A number of security breaches related to online banking have occurred since the late 1990s, when an increasing number of bank customers began to take advantage of such offerings from their banks. The most common information security breaches is associated with an e-mail fraud in which customers are requested to reactivate their online banking accounts and thus reveal sensitive personal and financial information. Cases of e-mail-related fraud have been on the rise. In 2003 alone, customers of Citibank, Wachovia bank, Bank of America, and Commonwealth Bank of Australia were targeted by e-mail scams. However, some of the online banking security breaches are the result of banks offering their services without fully testing their systems. For example, in 1999, X.com Bank, which is a division of First Western National Bank, unintentionally allowed its customers to transfer funds from any person’s account in the country into their online banking accounts as long as they had that person’s account number and routing number.
These security breaches are undermining the confidence of many bank customers in online banking services. According to a June 2003 report from Tower Group, concern about security is the number one factor that kept many bank customers offline. In addition, banks are also more concerned about information security breaches as online banking transactions have become more complex and involve increasingly higher account values. Although bank customers have always been concerned with confidentiality, even in the pre-electronic era, the advent of automated teller machines (ATMs), voice response units, and other self-activated technologies have perpetuated an increasing concern about the loss of financial wealth and the loss of identity. Of foremost notoriety and concern is the loss of identity, or “identity theft.”

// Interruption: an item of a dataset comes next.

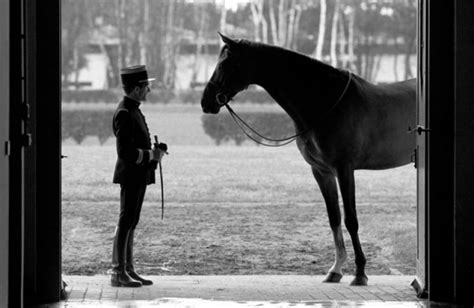 cadre noir de saumur le cadre noir de saumur luxury equestrian style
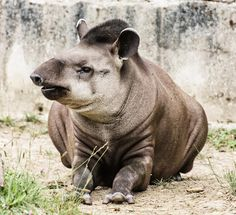 Tapirs aren't very tall—the largest doesn't quite reach 4 feet at the shoulder—but they are rotund. The Malayan tapir, the only species native to Asia, can weigh 720 pounds or more. The other four species are smaller. In 2013, scientists described a new species, the kabomani tapir, which is the littlest, weighing an estimated 240 pounds or so.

Until recently this threat, or rather its urgency, was seldom emphasized. However, with the proliferation of e-commerce and the expansive electronic access and transmission of data prevalent today, the opportunity for theft of critical customer information (i.e., social security numbers) has become of paramount concern to customers. In addition, other sensitive information, such as account information, has also become a major concern, especially in light of the amount of online shopping and online business transactions occurring today. The final, and maybe the most obvious, events that have heightened customer concern over the protection of their information are the Y2K scare and, of course, 9/11. These two independent events alone have raised the attention level to its present state.
Banks, on the other hand, while sharing the concerns of customers, have a more expansive set of issues and focuses. As financial institutions, banks are considered fiduciaries with respect to their customers. As such, they are not only privy to a wide range of sensitive customer information, but also to information that is important to the functioning of the bank. In addition to expanding legal liability on the part of the board of directors for the protection of such information, banks also have an obligation to their shareholders to establish the controls and mechanisms which will protect client information. In this regard, banks’ information security concerns are far ranging, encompassing a large volume of both internal and external threats that have the potential to compromise their ability to protect customer information, and are an ongoing concern.